Em ritmo de futebol, nos meados dos anos 1940 se ouviam as marchinhas iniciais da primeira escola de samba de Curitiba. Era a Colorado, na época também composta por ex-jogadores e diretores do Ferroviário, que no futuro veio a adotar o mesmo nome do grupo carnavalesco, antes de se tornar Paraná Clube.
A relação com o clube da Vila Capanema se tornou ainda mais próxima em 1949. Após serem desabrigados do antigo local de ensaio, a escola de samba foi acolhida no Estádio Durival Britto e Silva. Em troca, a condição de dar apoio incondicional ao Ferroviário nas arquibancadas.
Nascia assim a principal torcida organizada do clube, com o nome “Boca Negras”. Era a turma do carnaval quem passava a animar as tardes de jogos do Ferroviário na Vila Capanema. “Só não tínhamos faixas e uniformes oficiais. Mas procurávamos ir todos nós, uns 60, de camisas vermelhas”, conta um de seus idealizadores, o sambista e ex-jogador Ismael Cordeiro – ou, simplesmente, Maé da Cuíca.
Na batuta de Maé da Cuíca estava o comando do batuque e das canções que embalavam o Ferroviário na reta do relógio da Vila. Além de fundador da escola de samba Colorado, ele defendeu as cores do Ferroviário dentro de campo. “Em 1949 fui campeão brasileiro do SESI, no Rio de Janeiro. Na volta me levaram pro Ferroviário. Jogava no meio de campo, lateral também”, recorda.
Se no campo Maé se lembra de poucos momentos de sua trajetória, das arquibancadas o renomado sambista tem até hoje como recordação os hinos que embalavam o saudoso clube do coração. “Sou Boca de fato, não admito confusão. E comigo não tem papo, sou Boca de coração. Campeão do ano santo e também do centenário, nosso time sempre joga respeitando adversário. Campeão da disciplina, é a nossa tradição, é por isso que sou Boca Negra de coração”, cantarola ele, que se mantém fiel em comparecer ao estádio onde por tanto tempo dedicou suas canções.
Sem a velha guarda para fazer festa, Maé da Cuíca costuma ver o Tricolor em ação na companhia de seu bisneto, de 13 anos. Ainda fica perto do batuque, mas trocou a reta do relógio pela quase recém-criada curva sul. “Sofro lá. Tenho problema de bronquite asmática, me da um entusiasmo e ataca tudo”.

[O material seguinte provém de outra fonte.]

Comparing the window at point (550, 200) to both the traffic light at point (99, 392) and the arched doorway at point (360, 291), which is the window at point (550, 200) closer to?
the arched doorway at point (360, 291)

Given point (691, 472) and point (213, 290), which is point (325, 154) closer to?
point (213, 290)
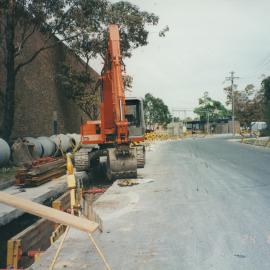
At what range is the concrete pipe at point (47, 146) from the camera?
23281 mm

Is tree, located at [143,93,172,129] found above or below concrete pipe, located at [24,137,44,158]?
above

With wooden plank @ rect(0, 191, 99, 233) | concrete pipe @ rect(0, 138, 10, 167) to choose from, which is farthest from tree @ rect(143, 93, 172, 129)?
wooden plank @ rect(0, 191, 99, 233)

Sem ter mais nenhum fardamento do antigo Ferroviário, Maé da Cuíca religiosamente vai aos jogos utilizando uma camisa ganhada do ídolo paranista Saulo, o Tigre da Vila. No entanto, quando o papo é goleador, o sambista e torcedor não deixa esquecer, novamente em ritmo de música, quem pra ele foi o melhor jogador a atuar no Durival Britto e Silva: “Isauldo é o artilheiro, ele é o maioral. Maior centro avante no Paraná!”, lembra, sobre o atleta que fez história jogando ao lado de Afinho. “Se um não marcava, o outro ia lá e fazia. Nos bons tempos era assim”.